The last two days have been a blur. I spent yesterday at Mom and Dad's waiting for the hospital bed to be delivered. Also met with his hospice nurse. These sound like simple things..but it took all day.
Got a call last night around 9:40pm from Mom. Dad was on the floor again having worked his way out of the hospital bed despite the side rails. I drove across town and got Dad up off the floor and into his chair. He told me that a guy in a bathrobe named Bill had been beside his bed. he also said he saw water on the ceiling. I listened and told him that there wasn't any water to worry about in the apartment. He said he wanted to go back to bed so I lifted him and moved him the few feet to the bed. Once I got him positioned I talked to Mom and told her to call 911 if he got out of the bed again.
I woke up this morning at 5:15am and called Mark. I asked him to go check in on them so I could get to work. On the way to work my phone rang again. Mom was upset because Dad was so restless. She was fearful that he would fall again and asked me to come over right away. I turned the car around, pulled into a parking lot and called the hospice nurse. I told her that I thought the home care was not going to work...she agreed that Mom could not handle him. I can't be there 24 hours a day....she called in a prescription for some
meds to help with Dad's anxiety. She also told me that they would start calling around looking for a place that would be available for Dad.
When I got to the apartment Dad seemed kind of agitated. I talked to him and saw that he was pretty disoriented. I eventually moved him from his chair back to the bed. I told Mom that it was a good time for her to get some rest.

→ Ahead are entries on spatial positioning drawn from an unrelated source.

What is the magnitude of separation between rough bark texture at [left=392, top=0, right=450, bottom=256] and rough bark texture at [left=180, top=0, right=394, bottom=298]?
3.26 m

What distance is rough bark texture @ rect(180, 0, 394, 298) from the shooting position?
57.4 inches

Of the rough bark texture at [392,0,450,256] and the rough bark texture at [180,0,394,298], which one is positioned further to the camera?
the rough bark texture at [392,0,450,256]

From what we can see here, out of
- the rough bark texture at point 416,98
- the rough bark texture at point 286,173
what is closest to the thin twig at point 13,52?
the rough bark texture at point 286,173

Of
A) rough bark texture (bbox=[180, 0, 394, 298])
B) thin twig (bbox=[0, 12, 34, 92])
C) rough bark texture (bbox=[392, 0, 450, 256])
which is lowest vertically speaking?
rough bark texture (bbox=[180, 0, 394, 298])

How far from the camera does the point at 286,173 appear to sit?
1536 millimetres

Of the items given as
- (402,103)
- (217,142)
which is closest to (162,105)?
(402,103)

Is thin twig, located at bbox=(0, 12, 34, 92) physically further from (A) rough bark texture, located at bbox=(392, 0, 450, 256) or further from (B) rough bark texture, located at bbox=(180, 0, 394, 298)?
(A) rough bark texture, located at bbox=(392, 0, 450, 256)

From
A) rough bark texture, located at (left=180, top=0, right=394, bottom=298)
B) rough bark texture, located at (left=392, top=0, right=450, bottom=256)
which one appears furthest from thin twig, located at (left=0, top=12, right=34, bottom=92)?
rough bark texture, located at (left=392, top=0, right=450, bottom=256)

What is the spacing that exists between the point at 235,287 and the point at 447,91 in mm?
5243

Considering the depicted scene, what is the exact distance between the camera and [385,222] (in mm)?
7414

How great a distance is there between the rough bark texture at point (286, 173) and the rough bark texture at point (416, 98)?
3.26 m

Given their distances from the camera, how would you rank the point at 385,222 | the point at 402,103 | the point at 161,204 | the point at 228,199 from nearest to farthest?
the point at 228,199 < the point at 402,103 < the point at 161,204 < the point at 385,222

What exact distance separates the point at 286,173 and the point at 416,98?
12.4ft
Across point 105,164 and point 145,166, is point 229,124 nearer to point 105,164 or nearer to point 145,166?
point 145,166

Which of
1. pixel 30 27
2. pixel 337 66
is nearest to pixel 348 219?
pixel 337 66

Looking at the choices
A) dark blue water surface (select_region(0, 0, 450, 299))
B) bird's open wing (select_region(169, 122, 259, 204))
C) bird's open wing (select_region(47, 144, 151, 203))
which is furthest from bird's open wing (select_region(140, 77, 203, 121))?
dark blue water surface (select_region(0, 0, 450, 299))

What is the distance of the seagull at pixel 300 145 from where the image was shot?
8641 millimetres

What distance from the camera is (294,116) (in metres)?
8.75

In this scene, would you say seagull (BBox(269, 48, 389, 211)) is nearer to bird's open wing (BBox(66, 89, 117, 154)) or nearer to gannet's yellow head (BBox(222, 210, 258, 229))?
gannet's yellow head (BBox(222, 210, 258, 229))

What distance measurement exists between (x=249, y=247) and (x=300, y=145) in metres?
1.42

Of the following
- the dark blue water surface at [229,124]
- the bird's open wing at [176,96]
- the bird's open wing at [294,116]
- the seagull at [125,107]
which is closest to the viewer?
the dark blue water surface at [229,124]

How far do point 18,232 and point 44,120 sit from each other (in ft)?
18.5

She laid down on the sofa and went right to sleep. I was in communication with the hospice nurse and social worker all day. I also got the hospice
meds out of the mailbox and gave Dad a
Haldol and some liquid morphine. It took a couple of hours but he finally settled down and seemed to drift off to sleep.
I got a call from the hospice nurse. She had spoken to his oncologist about the posibility of admitting Dad the hospital. I had also spoken to his nurse. He refused to admit Dad. I asked the hospice nurse why...her answer floored me. She thought he didn't want to do the paperwork! I told her I had had a problem with this guy from the beginning when I spoke to him about my concerns regarding Dad staying at home. He agreed it was dangerous..not a good situation...but offered no alternatives. I am going to write the Polyclinic a letter and give the administrators a piece of my mind. This guy may be a scientist and a good diagnostician, but he is not a well rounded doctor. He should be caring for the whole patient.
The social worker called with the news that a place had been found around 2pm. Shortly thereafter the hospice nurse showed up to talk with Mom and I and assess Dad. After she left Mom and I got Dad's things together...undershirts, socks, underwear, toiletries, comb, brush, and bottles of pills.
The
cabulance driver arrived right on schedule at 4pm. She informed me that the person who normally moved him would need to put him in the chair. It was up to me to make sure he got transferred to the chair that would take him to the safety and comfort of the nursing home. I got him in the chair..he was complaining that I was hurting him. I had to just block that out and do the best I could to move 120 lbs. of limp weight. We got him down the steps in the main lobby..fortunately the housekeeper came along and helped us. Once he was buckled in we took off...it was a short ride...the driver told me that Dad was smiling while they were driving.
We rolled him in and and took him to his room. They switched out the beds because Dad was prone to getting out of his...no rails on the bed...but it can be moved very close to the floor. I talked with the night nurse, explained his
meds., etc. The night hospice nurse came in and we talked for a few minutes. I really liked her...enough to really talk about Dad and cry a little while we were standing over him.
I left and went back to Mom to tell her how the admission went...what the place was like...what his room was like etc. She was glad that I came over to talk with her and said that she felt numb. I told I felt the same way. I told her I would be back in the morning to meet with her and the social worker. We need to work out a longer term plan as this current situation is a 5 day respite stay.
Drove home, cleaned out the refrigerator, ate the great dinner Pamela prepared. Talked with my good friend Meredith in California...she is a great help...having gone through this with both of her parents. After I finished this entry I am heading to bed.
Dad is safe tonight...Mom is getting some sleep and hopefully I will too. It has been a day of mixed emotions...Dad is slipping away. All I can do for him now is make sure that he is safe and comfortable.